There
are two parables in the film: one intended, the other implied
I confess. A movie
about a young boy's dream of becoming a rocket scientist as a means of escaping
a bleak future in a declining coal mining community of West Virginia appeals to
me profoundly, and connects with my own life story. Hence, I am not an objective
reviewer of October Sky. Having grown up in precisely the
same time frame as the high school students in this film, not in a mining community,
but in the identically fated steel manufacturing region of the Mahoning Valley
in Ohio, I share a great deal with Homer H. Hickman, Jr whose autobiography, Rocket
Boys, is the real life story that is the basis of this movie. To be sure
this is a "feel good" movie without apology. From Homer's inspirational teacher,
played by Laura Dern, to his stern, uncommunicative father, played by Chris Cooper,
the characters in this movie are stereotypes. Homer and his group of buddies triumph
against all odds and manage to transcend the obstacles that they face as idealistic
adolescents growing up in Appalacia. Homer's way out is the dream of becoming
a rocket scientist and we follow him as he confronts in succession, skeptical
parents, incredulous peers, high school administrators, the police ... and more.
====================
Exercise task 1 → Transcribe the listing below word for word, starting at the line that contains "Height-wise, which sits" and ending with the final line of the listing.
Exercise task 2 → Carry on the review of October Sky from the point where it stops.

(Questions on scene geometry)
====================
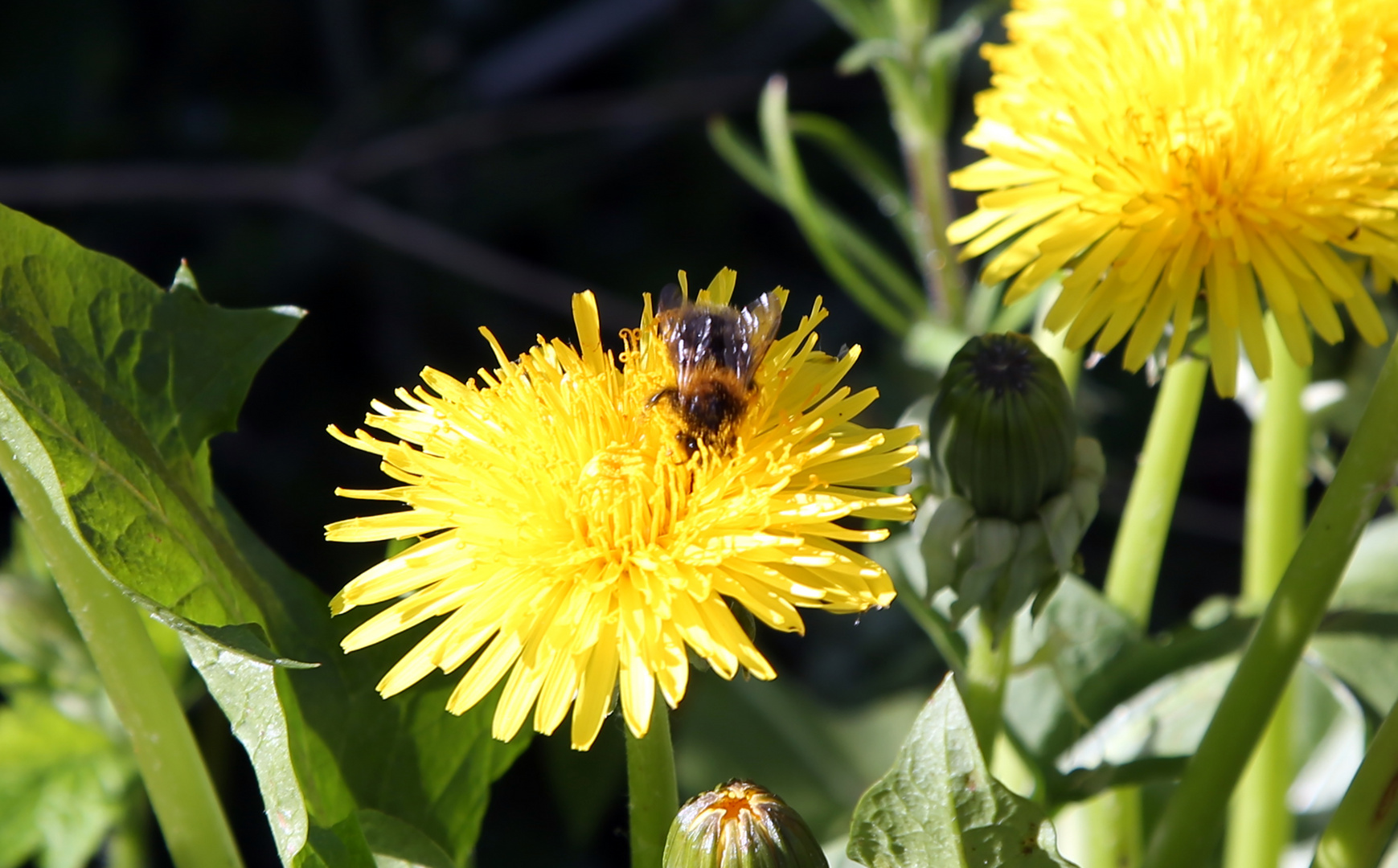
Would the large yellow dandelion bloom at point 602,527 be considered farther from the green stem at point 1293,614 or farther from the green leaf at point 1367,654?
the green leaf at point 1367,654

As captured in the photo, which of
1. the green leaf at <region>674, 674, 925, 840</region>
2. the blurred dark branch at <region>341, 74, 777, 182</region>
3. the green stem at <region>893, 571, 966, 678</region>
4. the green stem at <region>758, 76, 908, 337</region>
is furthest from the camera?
the blurred dark branch at <region>341, 74, 777, 182</region>

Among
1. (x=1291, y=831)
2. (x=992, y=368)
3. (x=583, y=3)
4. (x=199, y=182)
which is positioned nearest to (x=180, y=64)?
(x=199, y=182)

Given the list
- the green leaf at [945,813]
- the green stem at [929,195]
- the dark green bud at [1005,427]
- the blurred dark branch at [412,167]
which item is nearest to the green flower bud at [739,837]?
the green leaf at [945,813]

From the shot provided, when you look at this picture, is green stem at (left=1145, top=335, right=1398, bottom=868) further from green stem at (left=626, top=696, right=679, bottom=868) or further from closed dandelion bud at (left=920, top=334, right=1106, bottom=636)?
green stem at (left=626, top=696, right=679, bottom=868)

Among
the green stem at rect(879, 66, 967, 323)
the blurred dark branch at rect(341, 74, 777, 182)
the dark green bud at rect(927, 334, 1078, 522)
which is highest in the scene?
the blurred dark branch at rect(341, 74, 777, 182)

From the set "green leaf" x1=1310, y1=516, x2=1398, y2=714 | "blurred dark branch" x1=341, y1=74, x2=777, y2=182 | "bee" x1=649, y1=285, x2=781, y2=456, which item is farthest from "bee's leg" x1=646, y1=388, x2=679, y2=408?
"blurred dark branch" x1=341, y1=74, x2=777, y2=182

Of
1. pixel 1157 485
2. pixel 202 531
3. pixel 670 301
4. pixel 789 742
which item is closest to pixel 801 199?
pixel 670 301

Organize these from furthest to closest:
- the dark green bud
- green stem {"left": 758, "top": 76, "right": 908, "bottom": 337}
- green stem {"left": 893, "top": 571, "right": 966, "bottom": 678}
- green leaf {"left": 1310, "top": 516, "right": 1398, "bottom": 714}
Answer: green stem {"left": 758, "top": 76, "right": 908, "bottom": 337}
green leaf {"left": 1310, "top": 516, "right": 1398, "bottom": 714}
green stem {"left": 893, "top": 571, "right": 966, "bottom": 678}
the dark green bud
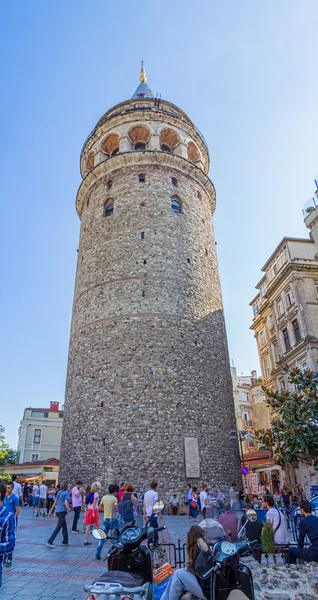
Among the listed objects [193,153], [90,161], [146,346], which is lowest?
[146,346]

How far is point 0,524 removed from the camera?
379cm

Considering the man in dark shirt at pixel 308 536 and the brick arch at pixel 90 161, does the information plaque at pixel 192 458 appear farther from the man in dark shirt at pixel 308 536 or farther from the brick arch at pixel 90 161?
the brick arch at pixel 90 161

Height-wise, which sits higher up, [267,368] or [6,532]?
[267,368]

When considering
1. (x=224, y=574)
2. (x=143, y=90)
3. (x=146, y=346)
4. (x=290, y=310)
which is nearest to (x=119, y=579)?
(x=224, y=574)

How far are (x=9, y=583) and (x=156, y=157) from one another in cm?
1758

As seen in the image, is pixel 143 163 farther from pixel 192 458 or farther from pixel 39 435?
pixel 39 435

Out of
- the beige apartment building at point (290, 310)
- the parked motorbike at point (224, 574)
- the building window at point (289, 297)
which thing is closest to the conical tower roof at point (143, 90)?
====================
Exercise result 1 →
Height-wise, which sits higher up, [267,368] or [6,532]?
[267,368]

When considering
1. (x=224, y=574)
2. (x=143, y=90)
3. (x=146, y=346)
4. (x=290, y=310)
which is nearest to (x=119, y=579)?
(x=224, y=574)

How far are (x=9, y=583) and (x=156, y=157) from one another in cm?
1758

As seen in the image, is pixel 143 163 farther from pixel 192 458 or farther from pixel 39 435?
pixel 39 435

Out of
- the beige apartment building at point (290, 310)
- the parked motorbike at point (224, 574)
- the building window at point (289, 297)
which thing is closest to the conical tower roof at point (143, 90)?

Exercise result 2 →
At the same
time, this movie is also a period piece which chronicles this country's own rude
awakening in the early days of the Cold War when the Russians beat us in the first
lap of the "space race." Sputnik, the first artificial satellite to orbit
the earth, was a wake-up call to America. It inspired John F. Kennedy's
dramatic pledge that we'd be the first nation to place a "man on the moon," and
provoked massive new investment in science and technology. Now, looking
back upon that period, it is clear that the United States not only triumphed over
the Russians in the space race, but we've become the preminent nation on earth
in terms of technological prowess. Yet there is also a shadow side to this
success story: a tale not touched upon by October Sky. For while
we focused our attention upon the places where science and technology could lead
us, we appear to have neglected the interior work: the renovation and renewal
of the human spirit that must accompany any real progress in the material realm.
Today the abandoned coal
mines of Appalacia, like the rotting steel mills of the river valleys in Ohio
and Pennsylvania, stand as cruel symbols of the human wreckage that is often left
when one technology is replaced by another and insufficient attention is placed
upon the moral and spiritual price of making such transitions. Today, in the opening
years of a new millennium, as we complete this move from the industrial to the
information age, what we need is a new wake-up call that will focus our attention
upon those perennial questions that need attending to: How do we care for
those who are left behind or even destroyed by the engines of progress? How do
we address the questions that remain even when all our material needs are satisfied?
And above all, what purpose does all our prowess serve? For today, as always,
without a sufficient purpose, even the most powerful nation on earth will one
day surely perish.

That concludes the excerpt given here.